» Problem 1: Transcribe the passage on Pentecost and Shavuot from "The voice of the LORD is powerful;" up to and including "the forests bare.".

» Supplied passage:

▼

As Christians, we think of Pentecost as the day the Holy Spirit was poured out on the early church. But the first Jewish believers were actually celebrating Shavuot, one of the biblical feast days that is still celebrated by Jews today. (More here.)
The day commemorates when Israel arrived at Mt. Sinai, fifty days after they left their bondage in Egypt. The name of Shavuot means “weeks,” coming from the seven weeks that were to be counted after Passover.
Have you ever considered how momentous the day was when Israel first encountered the living God on Mount Sinai? Fifty days before, God’s divine Ruach (wind/breath/spirit) had parted the waters of the Red Sea to liberate them from their Egyptian oppressors. Now this terrifying, awesome God was summoning them into his very presence. As the Israelites gazed up at the mountain they could see the smoke and flashing lightning, and feel the powerful Ruach of God blowing again. How could they not tremble in awe?
The Power of Pentecost
I used to picture the Pentecost scene as sweet and gentle, as the Spirit alighted like a dove on the believers as they prayed. But Acts 2:2 describes a violent, rushing wind filling the Temple. I wonder if the experience of God’s holy Ruach that day wasn’t much more soul-shaking, like the Mt. Sinai experience centuries earlier. (You might be surprised at how many Jewish traditions about Mt. Sinai sound like the scene in Acts.)
When I think of God speaking on Mt. Sinai, it reminds me of how Psalm 29 describes the thunderous sound of God’s voice:
The voice of the LORD is over the waters;
the God of glory thunders,
the LORD thunders over the mighty waters.
The voice of the LORD is powerful;
the voice of the LORD is majestic.
The voice of the LORD breaks the cedars;
the LORD shatters the cedars of Lebanon…
The voice of the LORD strikes with flashes of lightning.
The voice of the LORD shakes the desert;
the LORD shakes the Desert of Kadesh.
The voice of the LORD twists the oaks and strips the forests bare.
And in his temple all cry, “Glory!”

▲

» Input rows:
▼

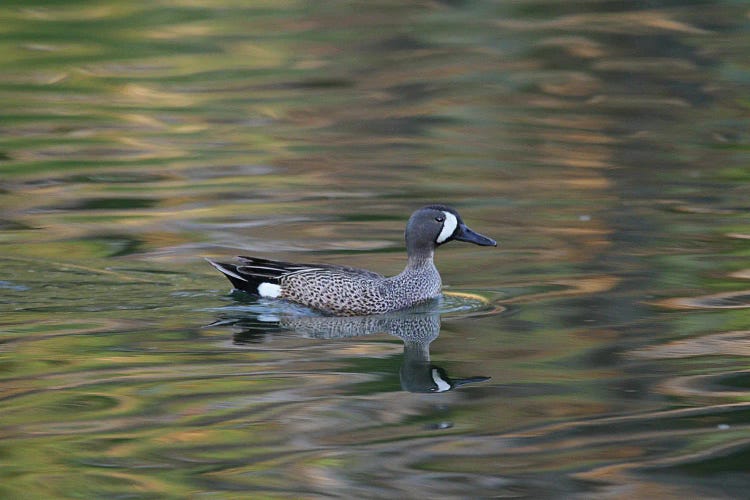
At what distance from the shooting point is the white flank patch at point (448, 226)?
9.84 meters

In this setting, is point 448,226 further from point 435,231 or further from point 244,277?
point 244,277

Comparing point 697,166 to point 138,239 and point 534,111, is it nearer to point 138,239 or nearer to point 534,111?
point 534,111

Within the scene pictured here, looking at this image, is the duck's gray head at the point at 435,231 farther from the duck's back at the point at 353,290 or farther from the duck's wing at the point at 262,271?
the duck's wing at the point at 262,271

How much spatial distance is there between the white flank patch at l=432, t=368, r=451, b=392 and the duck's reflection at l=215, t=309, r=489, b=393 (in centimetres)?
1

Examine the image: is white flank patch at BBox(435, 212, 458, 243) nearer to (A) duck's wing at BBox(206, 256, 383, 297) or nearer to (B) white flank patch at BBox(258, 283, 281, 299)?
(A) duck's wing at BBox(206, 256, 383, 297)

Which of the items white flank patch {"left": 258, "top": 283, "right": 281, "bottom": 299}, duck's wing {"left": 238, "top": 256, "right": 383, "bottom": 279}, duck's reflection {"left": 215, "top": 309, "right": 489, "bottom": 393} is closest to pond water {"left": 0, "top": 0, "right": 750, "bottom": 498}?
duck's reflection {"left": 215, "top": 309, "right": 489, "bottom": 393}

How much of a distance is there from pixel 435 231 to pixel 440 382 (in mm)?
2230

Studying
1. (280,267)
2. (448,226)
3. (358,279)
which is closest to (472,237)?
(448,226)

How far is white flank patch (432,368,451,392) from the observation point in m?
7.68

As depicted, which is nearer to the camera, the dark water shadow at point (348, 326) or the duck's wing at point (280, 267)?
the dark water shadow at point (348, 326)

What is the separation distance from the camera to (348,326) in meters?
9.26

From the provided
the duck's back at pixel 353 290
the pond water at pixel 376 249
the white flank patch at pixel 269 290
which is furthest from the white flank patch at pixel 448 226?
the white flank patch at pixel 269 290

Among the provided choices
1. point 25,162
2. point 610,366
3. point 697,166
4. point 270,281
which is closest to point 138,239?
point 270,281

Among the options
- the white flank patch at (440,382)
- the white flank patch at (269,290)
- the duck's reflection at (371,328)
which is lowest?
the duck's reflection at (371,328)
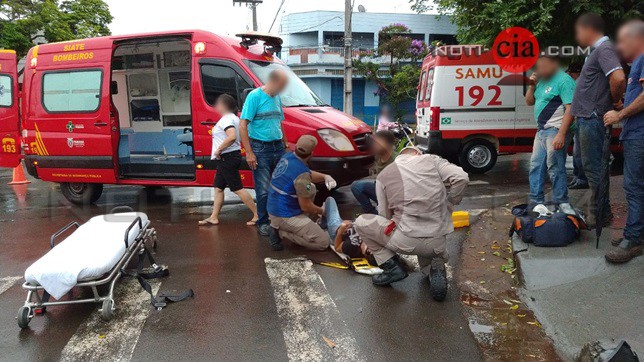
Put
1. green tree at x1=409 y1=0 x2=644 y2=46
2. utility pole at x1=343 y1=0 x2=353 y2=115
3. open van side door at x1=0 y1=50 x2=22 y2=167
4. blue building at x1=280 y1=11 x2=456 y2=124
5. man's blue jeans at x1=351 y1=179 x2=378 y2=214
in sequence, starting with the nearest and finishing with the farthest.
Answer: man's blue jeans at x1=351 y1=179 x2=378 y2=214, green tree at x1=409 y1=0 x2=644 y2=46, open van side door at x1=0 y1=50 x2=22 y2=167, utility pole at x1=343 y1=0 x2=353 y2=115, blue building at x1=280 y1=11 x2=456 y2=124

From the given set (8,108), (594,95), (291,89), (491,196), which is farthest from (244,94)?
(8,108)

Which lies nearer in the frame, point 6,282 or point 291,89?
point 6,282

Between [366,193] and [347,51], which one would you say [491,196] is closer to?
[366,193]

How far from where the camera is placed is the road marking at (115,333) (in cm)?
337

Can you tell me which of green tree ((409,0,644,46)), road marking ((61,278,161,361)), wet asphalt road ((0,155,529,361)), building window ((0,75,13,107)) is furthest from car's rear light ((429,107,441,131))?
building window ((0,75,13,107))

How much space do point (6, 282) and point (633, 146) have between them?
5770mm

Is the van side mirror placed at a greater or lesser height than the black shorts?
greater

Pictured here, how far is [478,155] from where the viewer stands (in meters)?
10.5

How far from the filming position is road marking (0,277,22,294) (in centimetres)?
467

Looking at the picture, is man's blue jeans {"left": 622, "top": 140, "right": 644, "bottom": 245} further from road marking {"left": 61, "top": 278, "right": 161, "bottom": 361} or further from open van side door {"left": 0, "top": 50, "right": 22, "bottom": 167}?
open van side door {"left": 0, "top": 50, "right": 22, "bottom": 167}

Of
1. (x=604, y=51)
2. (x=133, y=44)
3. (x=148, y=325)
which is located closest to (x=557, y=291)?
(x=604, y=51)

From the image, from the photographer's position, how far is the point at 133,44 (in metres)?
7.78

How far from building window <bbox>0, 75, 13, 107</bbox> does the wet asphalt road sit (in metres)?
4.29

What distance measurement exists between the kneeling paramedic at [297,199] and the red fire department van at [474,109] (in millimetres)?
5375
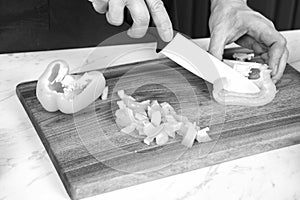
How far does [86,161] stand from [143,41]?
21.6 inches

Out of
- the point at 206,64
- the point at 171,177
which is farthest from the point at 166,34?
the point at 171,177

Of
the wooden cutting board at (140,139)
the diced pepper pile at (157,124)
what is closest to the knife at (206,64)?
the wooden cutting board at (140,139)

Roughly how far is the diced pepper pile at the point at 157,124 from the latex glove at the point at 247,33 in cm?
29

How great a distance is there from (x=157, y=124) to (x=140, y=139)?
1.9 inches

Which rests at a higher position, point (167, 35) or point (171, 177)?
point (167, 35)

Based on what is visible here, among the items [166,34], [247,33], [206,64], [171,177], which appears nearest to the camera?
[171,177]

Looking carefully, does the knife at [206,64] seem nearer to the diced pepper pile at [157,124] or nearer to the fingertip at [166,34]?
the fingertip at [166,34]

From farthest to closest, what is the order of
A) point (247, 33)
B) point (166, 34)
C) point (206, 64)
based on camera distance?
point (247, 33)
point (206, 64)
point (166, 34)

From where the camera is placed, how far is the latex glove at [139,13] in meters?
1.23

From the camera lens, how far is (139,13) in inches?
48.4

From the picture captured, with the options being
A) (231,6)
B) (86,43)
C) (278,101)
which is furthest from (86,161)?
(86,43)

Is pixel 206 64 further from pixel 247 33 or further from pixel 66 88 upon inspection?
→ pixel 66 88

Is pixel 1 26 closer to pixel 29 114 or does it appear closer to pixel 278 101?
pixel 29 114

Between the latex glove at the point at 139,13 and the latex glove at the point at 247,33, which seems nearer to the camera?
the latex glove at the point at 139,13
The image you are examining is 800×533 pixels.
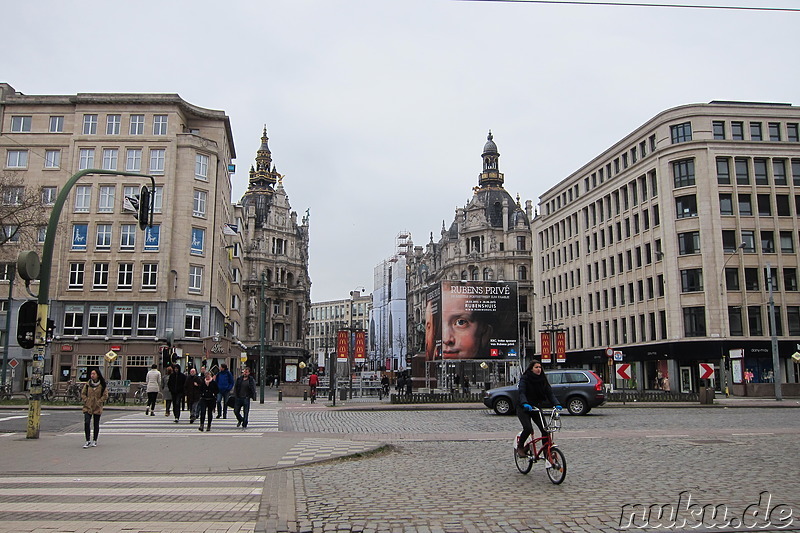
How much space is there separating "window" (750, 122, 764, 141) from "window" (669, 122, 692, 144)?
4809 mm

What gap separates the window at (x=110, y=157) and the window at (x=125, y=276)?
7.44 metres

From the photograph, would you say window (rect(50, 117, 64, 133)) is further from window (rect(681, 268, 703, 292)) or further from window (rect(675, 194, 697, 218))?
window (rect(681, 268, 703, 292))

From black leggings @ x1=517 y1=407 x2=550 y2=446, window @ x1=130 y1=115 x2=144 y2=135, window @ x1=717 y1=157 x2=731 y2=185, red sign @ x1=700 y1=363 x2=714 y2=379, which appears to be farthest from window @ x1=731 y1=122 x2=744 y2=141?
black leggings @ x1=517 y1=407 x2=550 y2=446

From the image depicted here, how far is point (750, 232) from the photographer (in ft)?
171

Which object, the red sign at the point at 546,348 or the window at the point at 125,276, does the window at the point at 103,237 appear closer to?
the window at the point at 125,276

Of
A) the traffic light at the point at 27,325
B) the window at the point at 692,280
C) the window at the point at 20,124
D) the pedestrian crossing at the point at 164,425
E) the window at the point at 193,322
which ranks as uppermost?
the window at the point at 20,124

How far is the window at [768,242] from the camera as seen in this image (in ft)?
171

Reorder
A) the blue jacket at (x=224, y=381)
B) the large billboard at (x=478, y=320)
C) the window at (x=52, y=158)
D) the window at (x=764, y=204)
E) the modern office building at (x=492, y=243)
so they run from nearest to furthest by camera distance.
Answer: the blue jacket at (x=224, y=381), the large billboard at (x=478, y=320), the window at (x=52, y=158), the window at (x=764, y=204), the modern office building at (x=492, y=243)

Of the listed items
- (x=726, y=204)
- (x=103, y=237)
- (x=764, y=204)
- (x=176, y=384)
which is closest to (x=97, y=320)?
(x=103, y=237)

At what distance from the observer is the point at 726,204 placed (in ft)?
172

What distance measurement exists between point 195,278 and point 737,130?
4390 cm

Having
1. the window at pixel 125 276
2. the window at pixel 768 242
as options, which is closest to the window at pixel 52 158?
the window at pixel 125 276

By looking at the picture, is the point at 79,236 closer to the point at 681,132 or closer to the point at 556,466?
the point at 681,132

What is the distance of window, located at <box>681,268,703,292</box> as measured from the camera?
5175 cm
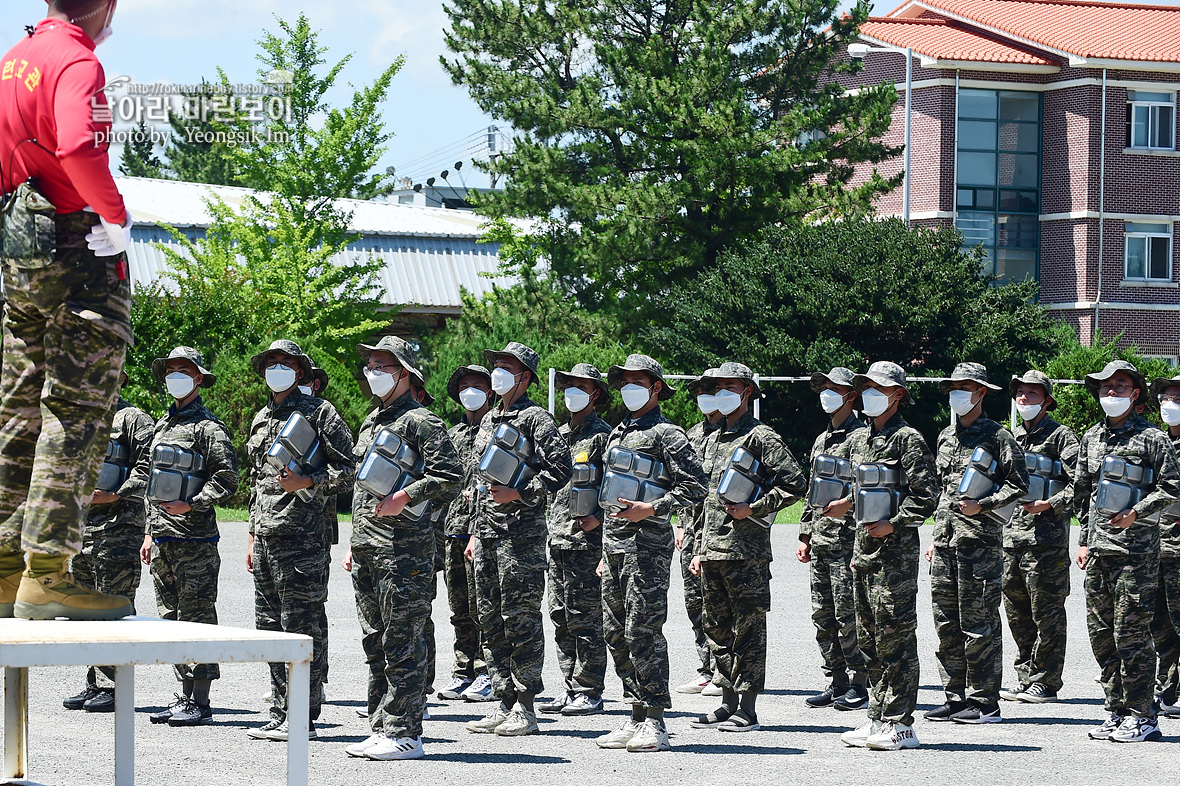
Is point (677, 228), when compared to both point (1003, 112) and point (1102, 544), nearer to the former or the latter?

▲

» Problem 2: How many lines of the entries contain the string "blue", with case counting? Reply with the number only.

» Complete response 1:
The voice of the LORD is powerful;
the voice of the LORD is majestic.
The voice of the LORD breaks the cedars;
the LORD shatters the cedars of Lebanon…
The voice of the LORD strikes with flashes of lightning.
The voice of the LORD shakes the desert;
the LORD shakes the Desert of Kadesh.
The voice of the LORD twists the oaks and strips the forests bare.

» Complete response 2: 6